**What needs to be done:**
Copy the lines below word for word, leaving out the pictures.

**Stored rows:**
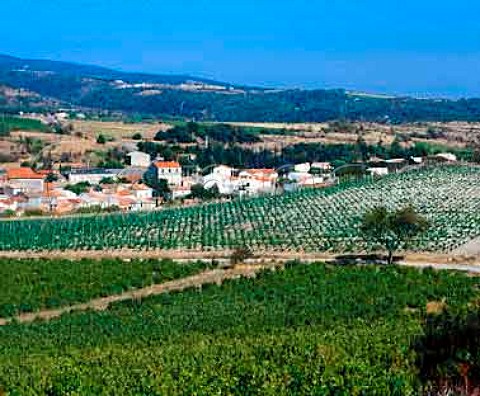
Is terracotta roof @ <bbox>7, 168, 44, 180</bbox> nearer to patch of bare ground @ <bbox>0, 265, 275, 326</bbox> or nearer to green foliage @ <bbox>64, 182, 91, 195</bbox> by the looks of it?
green foliage @ <bbox>64, 182, 91, 195</bbox>

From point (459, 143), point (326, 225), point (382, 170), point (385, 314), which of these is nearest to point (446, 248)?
point (326, 225)

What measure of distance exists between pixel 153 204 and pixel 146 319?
122 feet

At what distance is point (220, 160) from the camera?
96250 millimetres

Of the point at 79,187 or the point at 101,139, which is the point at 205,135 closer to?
the point at 101,139

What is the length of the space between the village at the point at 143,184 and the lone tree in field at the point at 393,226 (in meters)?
23.8

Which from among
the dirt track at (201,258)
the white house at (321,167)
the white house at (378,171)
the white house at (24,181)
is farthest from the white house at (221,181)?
the dirt track at (201,258)

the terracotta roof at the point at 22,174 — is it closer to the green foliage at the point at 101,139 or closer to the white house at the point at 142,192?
the white house at the point at 142,192

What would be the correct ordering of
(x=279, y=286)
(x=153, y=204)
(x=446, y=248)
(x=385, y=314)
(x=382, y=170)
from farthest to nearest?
(x=382, y=170), (x=153, y=204), (x=446, y=248), (x=279, y=286), (x=385, y=314)

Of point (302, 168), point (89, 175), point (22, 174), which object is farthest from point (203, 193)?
point (302, 168)

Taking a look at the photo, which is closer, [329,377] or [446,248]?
[329,377]

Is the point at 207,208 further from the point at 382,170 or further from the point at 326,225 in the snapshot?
the point at 382,170

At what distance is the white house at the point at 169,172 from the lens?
3135 inches

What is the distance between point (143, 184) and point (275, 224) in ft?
83.8

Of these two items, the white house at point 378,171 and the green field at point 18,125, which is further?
the green field at point 18,125
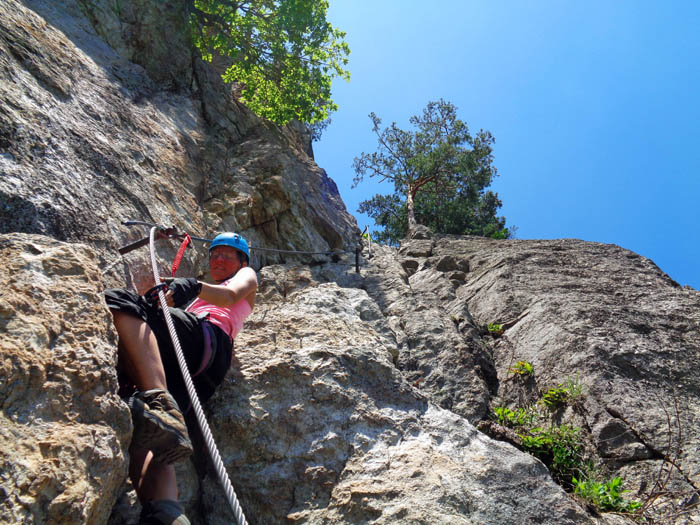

**Exercise answer:**
Is terracotta roof @ <bbox>7, 168, 44, 180</bbox> nearer to patch of bare ground @ <bbox>0, 265, 275, 326</bbox> or nearer to green foliage @ <bbox>64, 182, 91, 195</bbox> by the looks of it?
green foliage @ <bbox>64, 182, 91, 195</bbox>

From point (459, 143), point (326, 225), point (382, 170), point (385, 314), which of these is nearest to point (446, 248)?
point (326, 225)

What measure of distance exists between pixel 153 204 and pixel 146 319?
122 feet

At what distance is point (220, 160) from the camera?
96250 millimetres

Of the point at 79,187 or the point at 101,139, which is the point at 205,135 closer to?
the point at 101,139

What is the length of the space between the village at the point at 143,184 and the lone tree in field at the point at 393,226 (in meters)?
23.8

Which from among
the dirt track at (201,258)
the white house at (321,167)
the white house at (378,171)
the white house at (24,181)
is farthest from the white house at (221,181)?
the dirt track at (201,258)

the terracotta roof at the point at 22,174 — is it closer to the green foliage at the point at 101,139 or closer to the white house at the point at 142,192?
the white house at the point at 142,192

What would be the correct ordering of
(x=279, y=286)
(x=153, y=204)
(x=446, y=248)
(x=385, y=314)
(x=382, y=170)
from farthest to nearest?
(x=382, y=170), (x=153, y=204), (x=446, y=248), (x=279, y=286), (x=385, y=314)

Of point (302, 168), point (89, 175), point (22, 174), which object is farthest from point (203, 193)?
point (302, 168)

Taking a look at the photo, which is closer, [329,377] or [446,248]?
[329,377]

Is the point at 207,208 further from the point at 382,170 or further from the point at 326,225 in the snapshot?
the point at 382,170

At what distance is the white house at the point at 169,172 from the lens?
3135 inches

What is the distance between point (143, 184) and point (275, 224) in ft?
83.8

Of these two items, the white house at point 378,171 and the green field at point 18,125, which is further?
the green field at point 18,125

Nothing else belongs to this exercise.